Construction 5.5.4.1 (The $\infty $-Category of $\infty $-Categories). We define a simplicial category $\operatorname{QCat}$ as follows:
The objects of $\operatorname{QCat}$ are (small) $\infty $-categories.
If $\operatorname{\mathcal{C}}$ and $\operatorname{\mathcal{D}}$ are $\infty $-categories, then the simplicial set $\operatorname{Hom}_{\operatorname{QCat}}( \operatorname{\mathcal{C}}, \operatorname{\mathcal{D}})_{\bullet }$ is the core $\operatorname{Fun}(\operatorname{\mathcal{C}}, \operatorname{\mathcal{D}})^{\simeq }$ of the functor $\infty $-category $\operatorname{Fun}(\operatorname{\mathcal{C}}, \operatorname{\mathcal{D}})$.

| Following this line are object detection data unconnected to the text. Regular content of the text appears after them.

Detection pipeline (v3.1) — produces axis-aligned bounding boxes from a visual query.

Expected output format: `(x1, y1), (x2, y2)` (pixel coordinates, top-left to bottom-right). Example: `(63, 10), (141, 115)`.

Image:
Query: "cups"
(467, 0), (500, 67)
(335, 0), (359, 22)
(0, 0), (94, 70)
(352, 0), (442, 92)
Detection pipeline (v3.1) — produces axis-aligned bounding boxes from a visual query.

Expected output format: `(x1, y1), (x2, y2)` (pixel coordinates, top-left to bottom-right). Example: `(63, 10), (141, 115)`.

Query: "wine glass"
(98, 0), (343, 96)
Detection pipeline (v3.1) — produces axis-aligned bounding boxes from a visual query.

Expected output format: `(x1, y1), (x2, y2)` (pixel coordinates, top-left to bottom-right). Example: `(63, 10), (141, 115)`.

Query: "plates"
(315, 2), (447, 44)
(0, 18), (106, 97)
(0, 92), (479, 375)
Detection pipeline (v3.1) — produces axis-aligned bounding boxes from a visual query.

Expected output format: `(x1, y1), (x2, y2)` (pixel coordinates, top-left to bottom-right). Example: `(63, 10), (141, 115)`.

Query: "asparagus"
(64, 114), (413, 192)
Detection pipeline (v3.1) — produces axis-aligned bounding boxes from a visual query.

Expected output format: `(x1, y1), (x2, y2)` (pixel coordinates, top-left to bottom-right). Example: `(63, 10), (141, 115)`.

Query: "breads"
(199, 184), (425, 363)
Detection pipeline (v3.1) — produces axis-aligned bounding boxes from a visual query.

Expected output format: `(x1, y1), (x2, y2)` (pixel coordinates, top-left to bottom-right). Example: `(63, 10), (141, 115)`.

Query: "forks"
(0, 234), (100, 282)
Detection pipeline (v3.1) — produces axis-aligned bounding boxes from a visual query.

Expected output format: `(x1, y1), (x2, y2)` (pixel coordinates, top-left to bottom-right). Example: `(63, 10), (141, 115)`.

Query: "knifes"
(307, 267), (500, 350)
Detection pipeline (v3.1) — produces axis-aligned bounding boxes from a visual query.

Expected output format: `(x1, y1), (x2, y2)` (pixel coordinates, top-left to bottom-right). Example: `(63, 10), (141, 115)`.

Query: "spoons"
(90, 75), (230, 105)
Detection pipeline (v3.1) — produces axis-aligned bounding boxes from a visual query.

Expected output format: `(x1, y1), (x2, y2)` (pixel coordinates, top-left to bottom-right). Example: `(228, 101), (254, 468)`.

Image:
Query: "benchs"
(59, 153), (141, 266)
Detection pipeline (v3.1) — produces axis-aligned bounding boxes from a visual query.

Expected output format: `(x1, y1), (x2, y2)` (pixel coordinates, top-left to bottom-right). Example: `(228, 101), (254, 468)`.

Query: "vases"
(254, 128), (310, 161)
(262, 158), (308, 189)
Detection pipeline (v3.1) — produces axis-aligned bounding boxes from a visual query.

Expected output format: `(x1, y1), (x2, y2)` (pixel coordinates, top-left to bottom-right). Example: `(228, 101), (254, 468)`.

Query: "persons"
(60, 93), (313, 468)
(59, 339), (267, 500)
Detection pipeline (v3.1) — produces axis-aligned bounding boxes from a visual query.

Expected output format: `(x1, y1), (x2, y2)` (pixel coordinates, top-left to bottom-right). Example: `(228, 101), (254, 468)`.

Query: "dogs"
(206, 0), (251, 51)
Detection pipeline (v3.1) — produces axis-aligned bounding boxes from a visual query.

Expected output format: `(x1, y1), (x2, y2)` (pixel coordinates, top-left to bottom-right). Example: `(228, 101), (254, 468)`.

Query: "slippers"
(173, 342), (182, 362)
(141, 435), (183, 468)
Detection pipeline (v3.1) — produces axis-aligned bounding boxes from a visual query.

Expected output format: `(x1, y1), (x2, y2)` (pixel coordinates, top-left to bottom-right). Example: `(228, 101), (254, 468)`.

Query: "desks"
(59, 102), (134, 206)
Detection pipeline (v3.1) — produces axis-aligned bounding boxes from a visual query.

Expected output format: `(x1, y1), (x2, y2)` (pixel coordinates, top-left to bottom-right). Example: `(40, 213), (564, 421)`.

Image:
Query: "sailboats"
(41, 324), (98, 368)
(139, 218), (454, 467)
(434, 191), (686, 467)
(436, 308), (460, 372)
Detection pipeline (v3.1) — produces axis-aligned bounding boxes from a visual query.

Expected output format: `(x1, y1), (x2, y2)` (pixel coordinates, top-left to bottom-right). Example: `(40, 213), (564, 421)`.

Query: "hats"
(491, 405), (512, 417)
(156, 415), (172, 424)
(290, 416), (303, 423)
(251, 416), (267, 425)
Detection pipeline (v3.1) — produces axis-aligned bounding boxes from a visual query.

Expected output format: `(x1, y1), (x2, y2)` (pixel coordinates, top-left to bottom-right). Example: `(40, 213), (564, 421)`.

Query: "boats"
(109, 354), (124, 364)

If $\operatorname{\mathcal{C}}$, $\operatorname{\mathcal{D}}$, and $\operatorname{\mathcal{E}}$ are $\infty $-categories, then the composition law
\[ \circ : \operatorname{Hom}_{\operatorname{QCat}}(\operatorname{\mathcal{D}}, \operatorname{\mathcal{E}})_{\bullet } \times \operatorname{Hom}_{\operatorname{QCat}}( \operatorname{\mathcal{C}}, \operatorname{\mathcal{D}})_{\bullet } \rightarrow \operatorname{Hom}_{\operatorname{QCat}}( \operatorname{\mathcal{C}}, \operatorname{\mathcal{E}})_{\bullet } \]is induced by the composition map $\operatorname{Fun}( \operatorname{\mathcal{D}}, \operatorname{\mathcal{E}}) \times \operatorname{Fun}(\operatorname{\mathcal{C}}, \operatorname{\mathcal{D}}) \rightarrow \operatorname{Fun}( \operatorname{\mathcal{C}}, \operatorname{\mathcal{E}})$.
We let $\operatorname{\mathcal{QC}}$ denote the homotopy coherent nerve $\operatorname{N}_{\bullet }^{\operatorname{hc}}( \operatorname{QCat})$. We will refer to $\operatorname{\mathcal{QC}}$ as the $\infty $-category of $\infty $-categories.